EnerNOC, a startup that provides a service designed to maximize the efficiency of energy use on the electrical grid, raised $2.75 million in additional financing from its venture capitalists, according to regulatory documents.
The startup has raised $16.3 million combined in its Series A and Series B financing rounds. The new money comes as part of a Series B that it started raising in January 2005. Investors include Foundation Capital, Draper Fisher Jurvetson, Braemar Energy Ventures and DFJ New England.
EnerNOC allows companies to sell their energy usage capabilities as demand-reducers. A manufacturing company, for example, could shut off heavy machinery it runs and get a reduction credit when the grid is already overloaded. Power companies and grid operators then save money by not having to rely on more-expensive means of producing power during peak demand times. Some of this savings is passed back to the manufacturing company.
Power conservation through improvements in the grid or with services such as Enernoc’s is the low-hanging fruit of the cleantech movement.

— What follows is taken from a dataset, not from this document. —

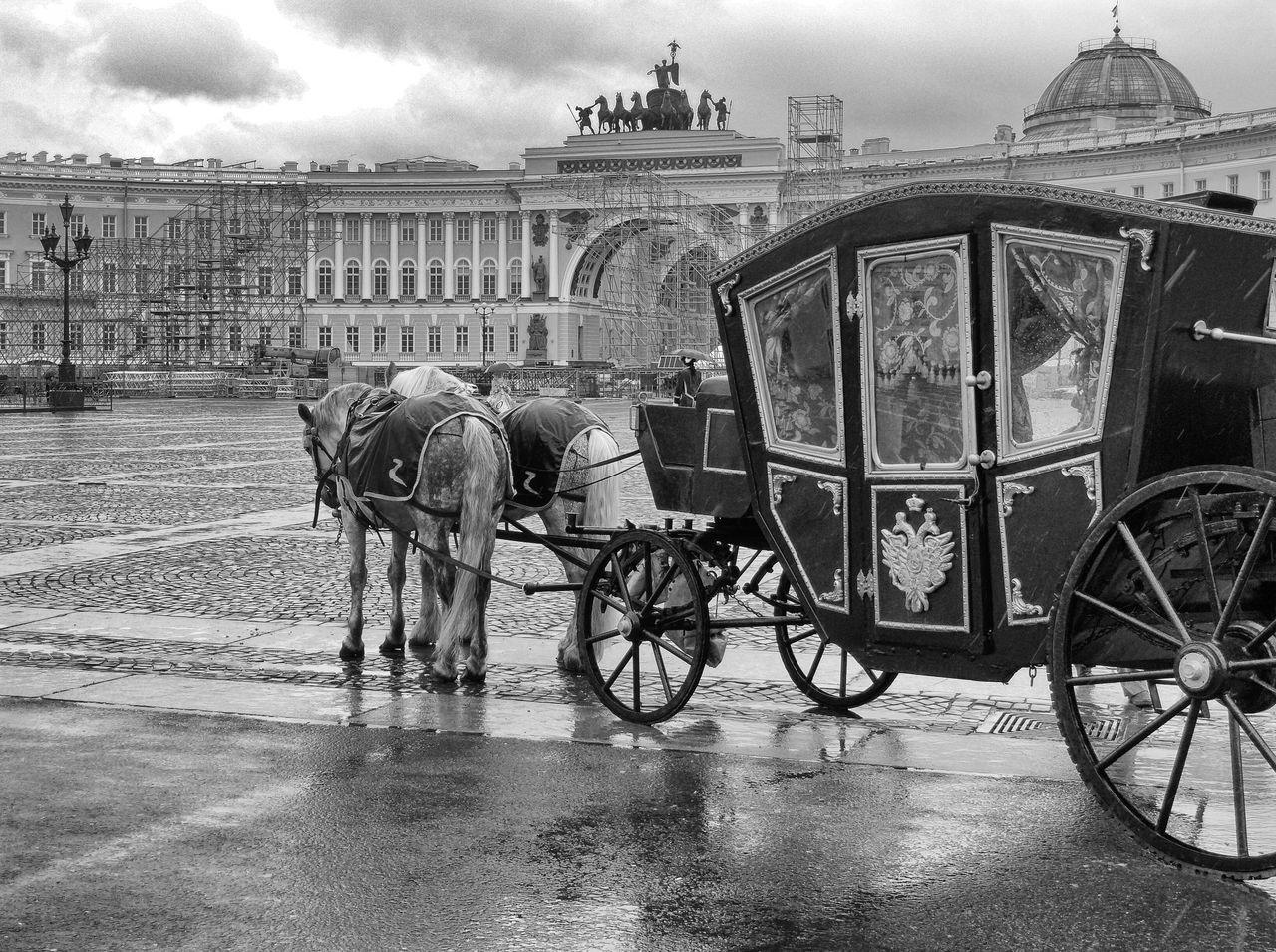 Carriage Cinderella Fairytale  Horse Horse Cart Outdoors Rainy Day Russia Saint Petersburg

VCs are also attracted to energy management because there are plenty of potential buyers. In fact, the sector has already recorded an exit, albeit a small one by VC standards. Silicon Energy, a venture-backed startup that collected and analyzed data on energy usage—like Prenova and Fat Spaniel—was acquired for $71 million in cash in 2003 by energy metering company ITron (Nasdaq: ITRI). Silicon Energy had raised $44 million during the dot-com boom from firms such as Red Rock Ventures, Nth Power and Energy Ventures Group.